Activity
Find "Teresa Petzsche", then copy its line and every later line of the entries exactly through the end, leaving all pictures out.

━━━━━ Records provided

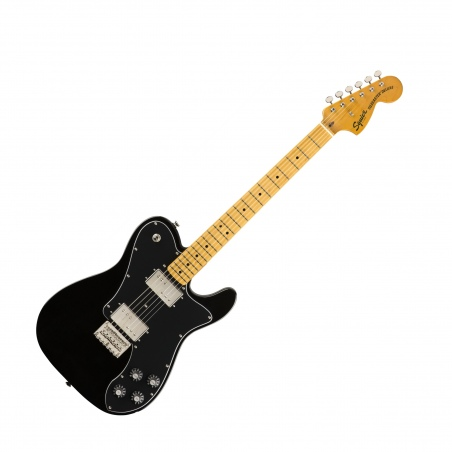 FENDER SQUIER CLASSIC VIBE 70S TELECASTER DELUXE MN BLK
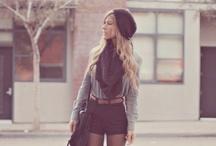 Falling for Fall Fashion / by Quiksilver Women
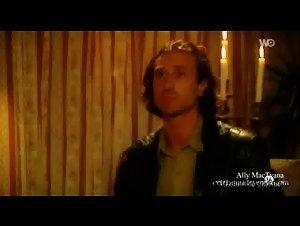 Dany Verissimo - Missions de charme (2002) 7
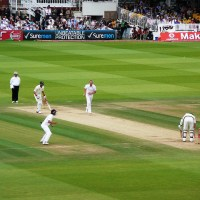 Peter Siddle Playing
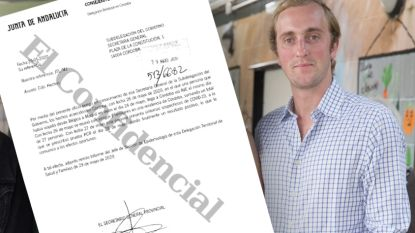 Zoon van prinses Astrid test positief op corona na lockdownfeestje in Spanje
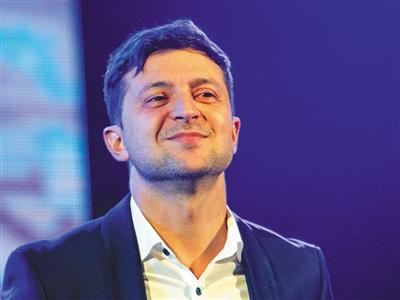 乌克兰总统选举喜剧演员领跑民调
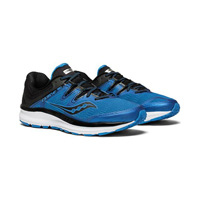 Saucony Guide ISO -Men Blue-Black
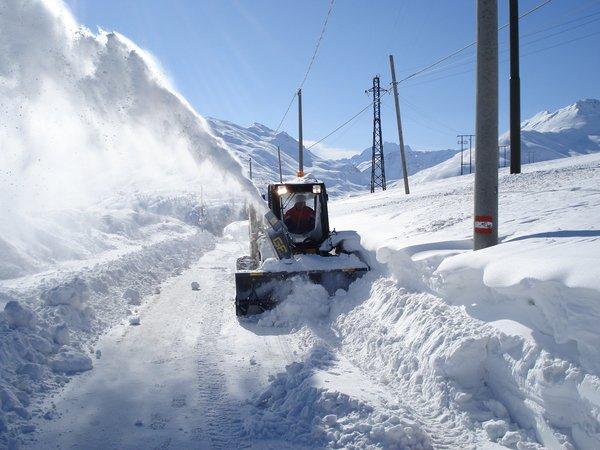 Снегоуборщики от ведущих мировых производителей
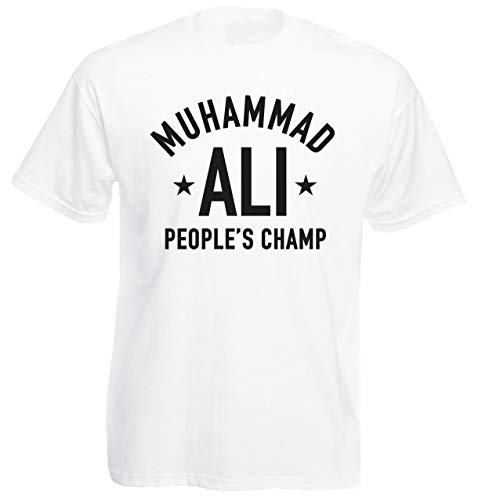 Mens Mohammad ALI T-Shirt PEOPLE'S CHAMP boxing Tshirt ali Cassius Clay shirt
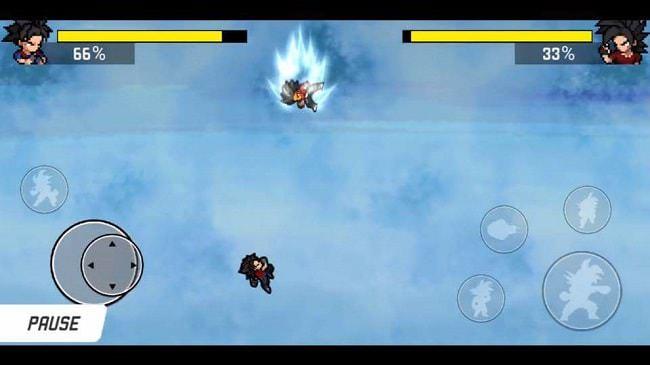 Hình ảnh X3Ncn5S của Tải game Dragon World: Saiyan Warrior - Chiến binh Xayda tại HieuMobile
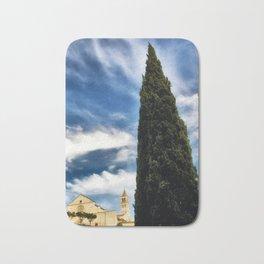 Assisi Bath Mat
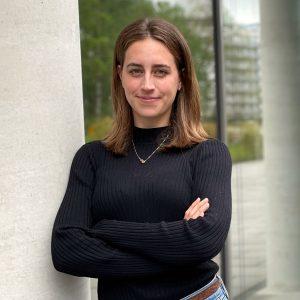 Teresa Petzsche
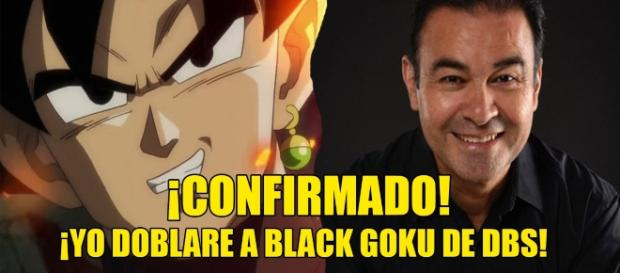 ¡Confirmado! Doblaje Latino pronto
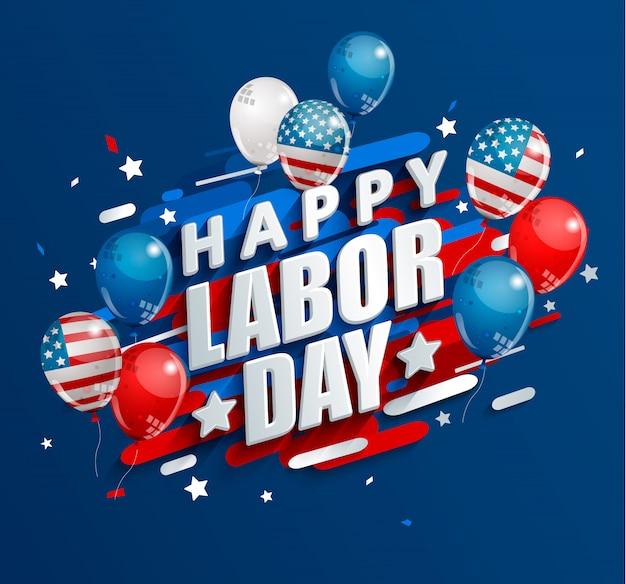 Happy labour day vakantie banner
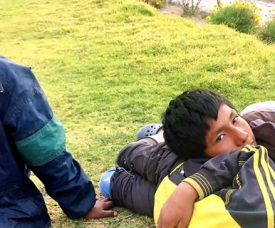 Volunteering in Peru: life changing!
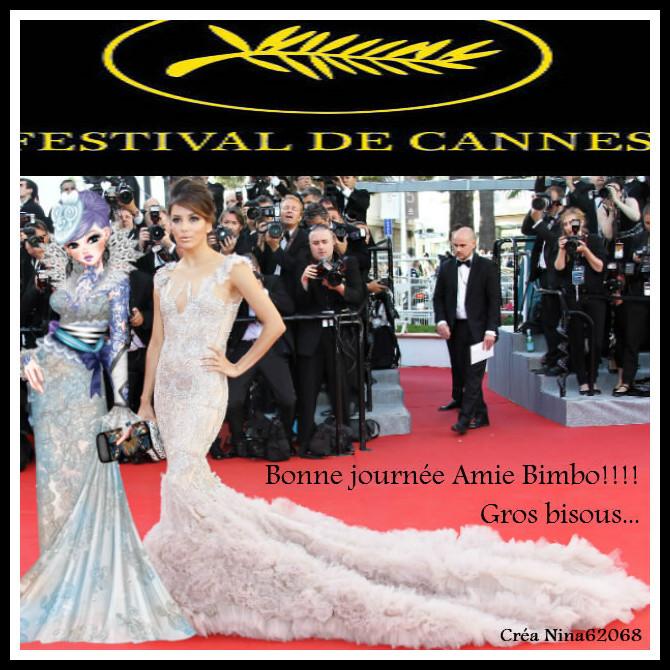 http://photo.ma-bimbo.com/fr/27/13286/moy/10628623.jpg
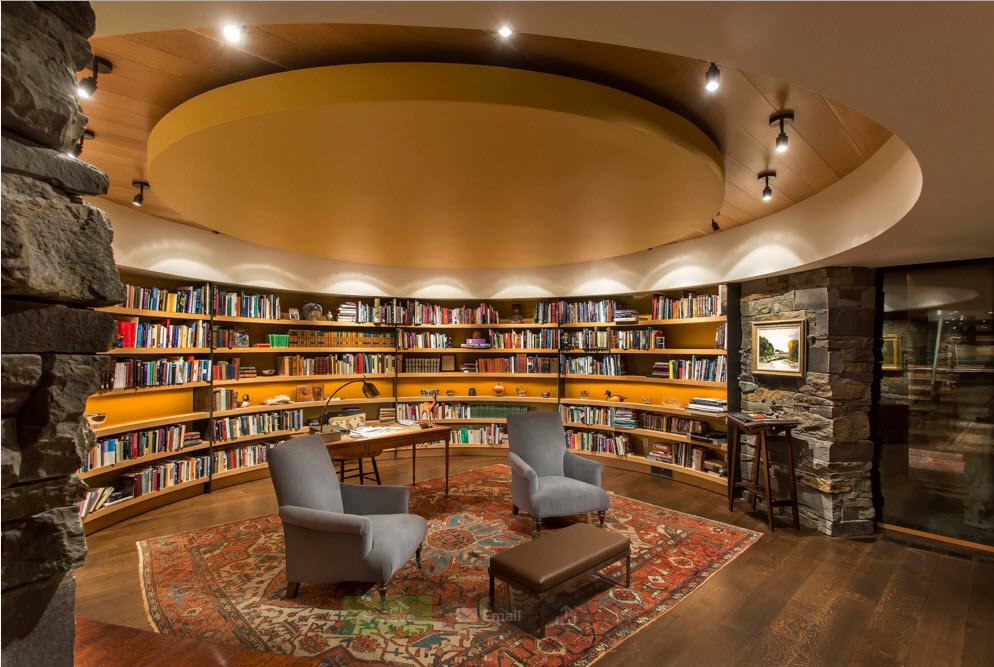 Modern Country Style Rural House. Library with the round high ceiling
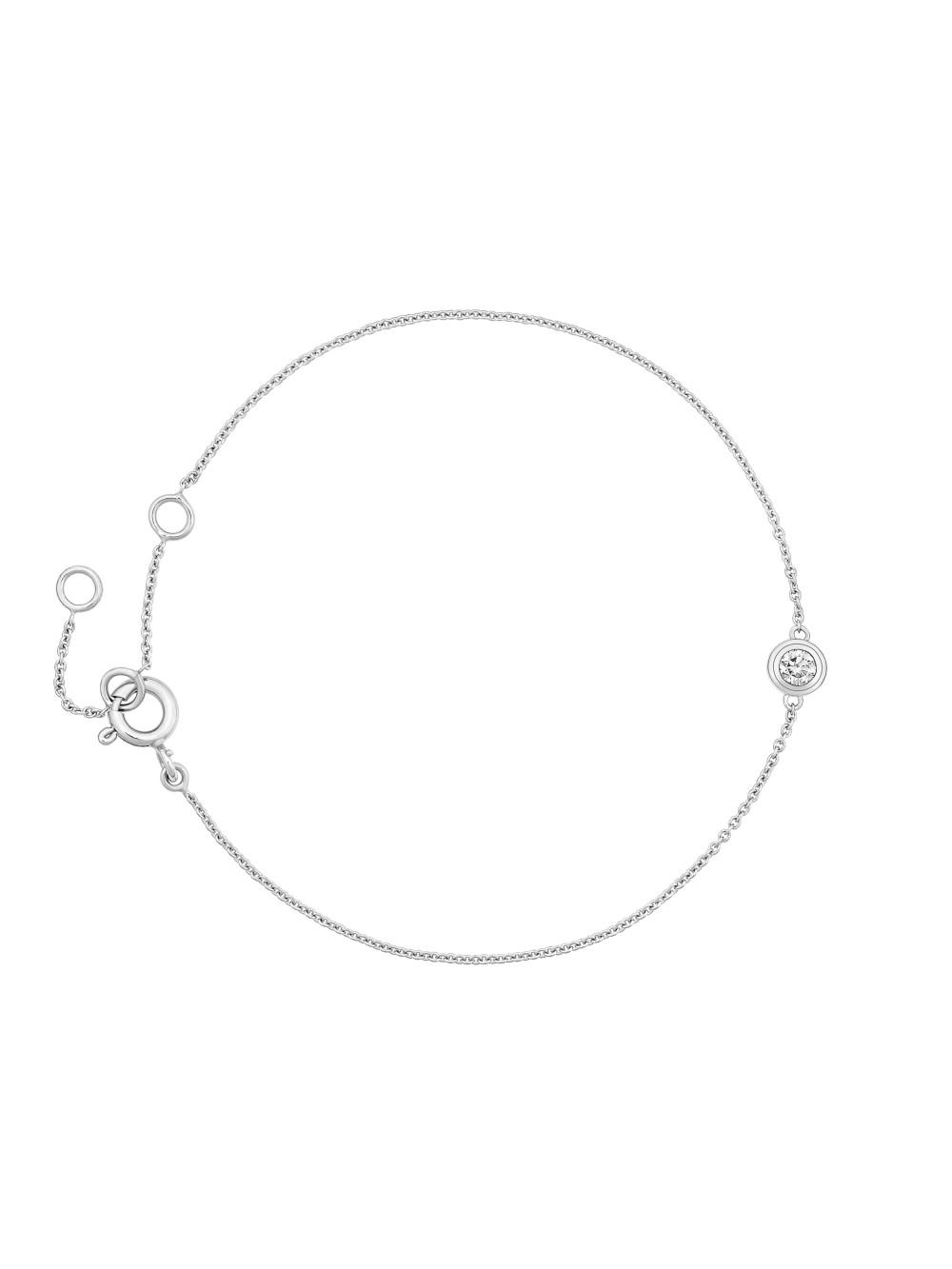 Armband Minimalism 01
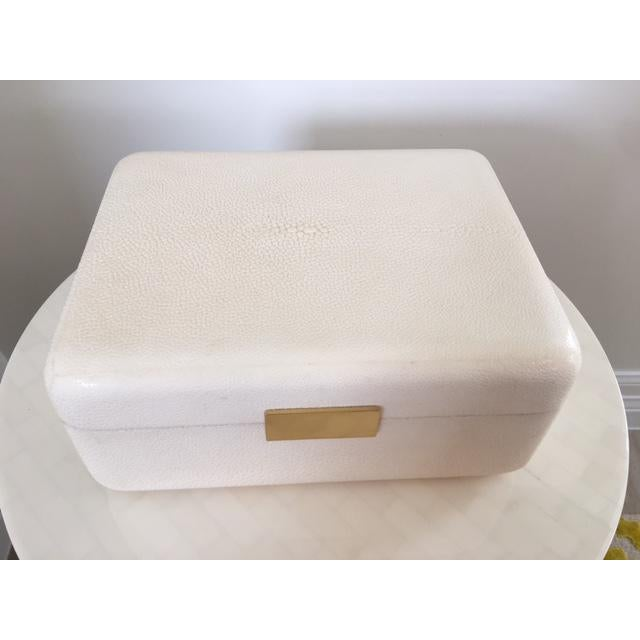 Cream Shagreen Jewelry Box - Image 3 of 6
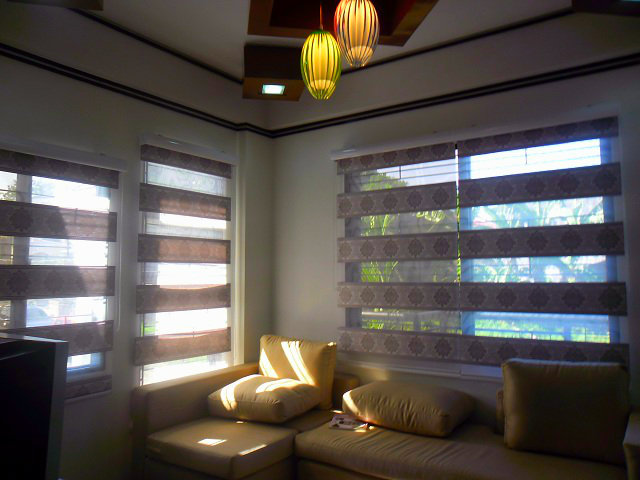 "Combi Blinds "" P703 L. Beige"" Installed at Tondo Manila, Philippines"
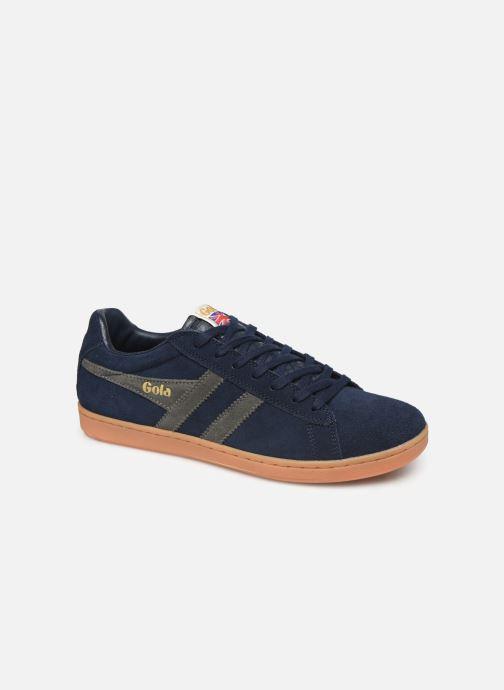 Sneaker Gola Equipe Suede blau detaillierte ansicht/modell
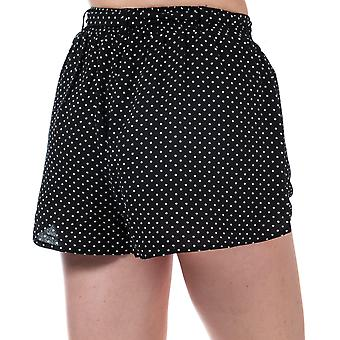Womens Brave Soul Tie Waist Spotted Shorts In Black / White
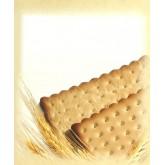 Crackers de survie salés (4x2)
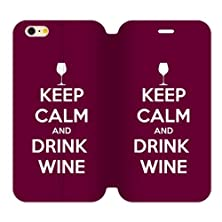 buy Generic Keep Calm And Drink Wine Tpu Back Cover Case And High Grade Pu Leather For Iphone6 Plus 4.7 Aci-96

━━━━━━━━━━

Answer space
 Teresa Petzsche
 ¡Confirmado! Doblaje Latino pronto
 Happy labour day vakantie banner
 Volunteering in Peru: life changing!
 http://photo.ma-bimbo.com/fr/27/13286/moy/10628623.jpg
 Modern Country Style Rural House. Library with the round high ceiling
 Armband Minimalism 01
 Cream Shagreen Jewelry Box - Image 3 of 6
 "Combi Blinds "" P703 L. Beige"" Installed at Tondo Manila, Philippines"
 Sneaker Gola Equipe Suede blau detaillierte ansicht/modell
Womens Brave Soul Tie Waist Spotted Shorts In Black / White
 Crackers de survie salés (4x2)
 buy Generic Keep Calm And Drink Wine Tpu Back Cover Case And High Grade Pu Leather For Iphone6 Plus 4.7 Aci-96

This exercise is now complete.